» Selected text:
= James A. Simmons =

James A. Simmons is a pioneer in the field of biosonar. His research includes behavioral and neurophysiological studies of sound processing in the echolocating bat. From the time he began graduate research in the late 1960s to the present, he has been in the forefront of bat echolocation research. Simmons was honored as a fellow of the Acoustical Society of America (ASA) in 1996 and of the American Association for the Advancement of Science in 2000. He was awarded the ASA's second Silver Medal in Animal Bioacoustics in 2005. His current position is Professor in the Department of Neuroscience, Brown University.

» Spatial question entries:

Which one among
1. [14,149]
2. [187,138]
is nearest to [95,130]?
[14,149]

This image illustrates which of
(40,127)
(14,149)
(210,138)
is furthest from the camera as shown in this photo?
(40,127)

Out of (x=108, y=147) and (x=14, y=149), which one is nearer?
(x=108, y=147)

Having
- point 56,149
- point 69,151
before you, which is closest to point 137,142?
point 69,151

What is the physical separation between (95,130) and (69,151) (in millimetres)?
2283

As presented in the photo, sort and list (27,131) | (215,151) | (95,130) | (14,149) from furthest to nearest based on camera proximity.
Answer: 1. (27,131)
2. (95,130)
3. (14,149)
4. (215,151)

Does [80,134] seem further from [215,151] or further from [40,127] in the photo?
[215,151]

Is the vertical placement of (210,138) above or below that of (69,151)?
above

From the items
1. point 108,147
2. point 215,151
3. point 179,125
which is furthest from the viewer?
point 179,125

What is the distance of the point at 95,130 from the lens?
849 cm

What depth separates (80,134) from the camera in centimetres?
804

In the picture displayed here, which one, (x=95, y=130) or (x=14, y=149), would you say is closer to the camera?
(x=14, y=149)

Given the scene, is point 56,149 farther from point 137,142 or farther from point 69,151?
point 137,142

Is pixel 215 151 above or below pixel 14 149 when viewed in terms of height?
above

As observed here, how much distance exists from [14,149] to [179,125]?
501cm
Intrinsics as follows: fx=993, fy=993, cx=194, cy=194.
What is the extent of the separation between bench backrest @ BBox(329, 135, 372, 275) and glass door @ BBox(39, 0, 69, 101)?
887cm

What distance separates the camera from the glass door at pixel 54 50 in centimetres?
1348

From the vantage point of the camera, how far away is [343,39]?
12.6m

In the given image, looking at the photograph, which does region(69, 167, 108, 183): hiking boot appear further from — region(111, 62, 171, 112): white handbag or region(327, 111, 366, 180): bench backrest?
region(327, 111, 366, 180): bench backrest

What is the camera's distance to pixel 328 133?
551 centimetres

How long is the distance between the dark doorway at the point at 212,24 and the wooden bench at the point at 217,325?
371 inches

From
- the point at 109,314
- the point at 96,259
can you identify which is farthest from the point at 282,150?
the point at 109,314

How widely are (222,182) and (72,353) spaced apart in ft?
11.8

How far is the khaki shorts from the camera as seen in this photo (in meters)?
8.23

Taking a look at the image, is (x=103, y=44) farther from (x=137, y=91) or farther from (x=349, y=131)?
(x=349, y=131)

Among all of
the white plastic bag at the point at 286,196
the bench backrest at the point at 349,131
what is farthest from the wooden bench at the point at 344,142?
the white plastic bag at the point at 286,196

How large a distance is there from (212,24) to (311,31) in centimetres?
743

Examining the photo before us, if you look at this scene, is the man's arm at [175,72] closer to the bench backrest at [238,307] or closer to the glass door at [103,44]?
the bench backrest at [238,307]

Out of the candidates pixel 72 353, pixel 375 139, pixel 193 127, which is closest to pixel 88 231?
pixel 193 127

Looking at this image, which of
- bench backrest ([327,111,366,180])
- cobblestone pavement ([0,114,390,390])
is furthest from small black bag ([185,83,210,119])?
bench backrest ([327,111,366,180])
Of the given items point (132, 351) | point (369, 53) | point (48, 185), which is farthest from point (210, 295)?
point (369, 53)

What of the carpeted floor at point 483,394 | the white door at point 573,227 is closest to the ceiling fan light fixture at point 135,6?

» Problems to solve:
1 - In one to three sentences, explain what research the biography of James A. Simmons presents in support of calling him a pioneer in biosonar.
2 - Edit the biography of James A. Simmons, beginning at the words "James A. Simmons is" and stopping after "Neuroscience, Brown University.", with "honored" replaced by "recognized".

» Responses to the tasks:
1 - The biography supports calling Simmons a pioneer in biosonar with his research into sound processing in the echolocating bat, which includes both behavioral and neurophysiological studies. It adds that he has been at the forefront of bat echolocation research from the start of his graduate work in the late 1960s to the present.

2 -
James A. Simmons is a pioneer in the field of biosonar. His research includes behavioral and neurophysiological studies of sound processing in the echolocating bat. From the time he began graduate research in the late 1960s to the present, he has been in the forefront of bat echolocation research. Simmons was recognized as a fellow of the Acoustical Society of America (ASA) in 1996 and of the American Association for the Advancement of Science in 2000. He was awarded the ASA's second Silver Medal in Animal Bioacoustics in 2005. His current position is Professor in the Department of Neuroscience, Brown University.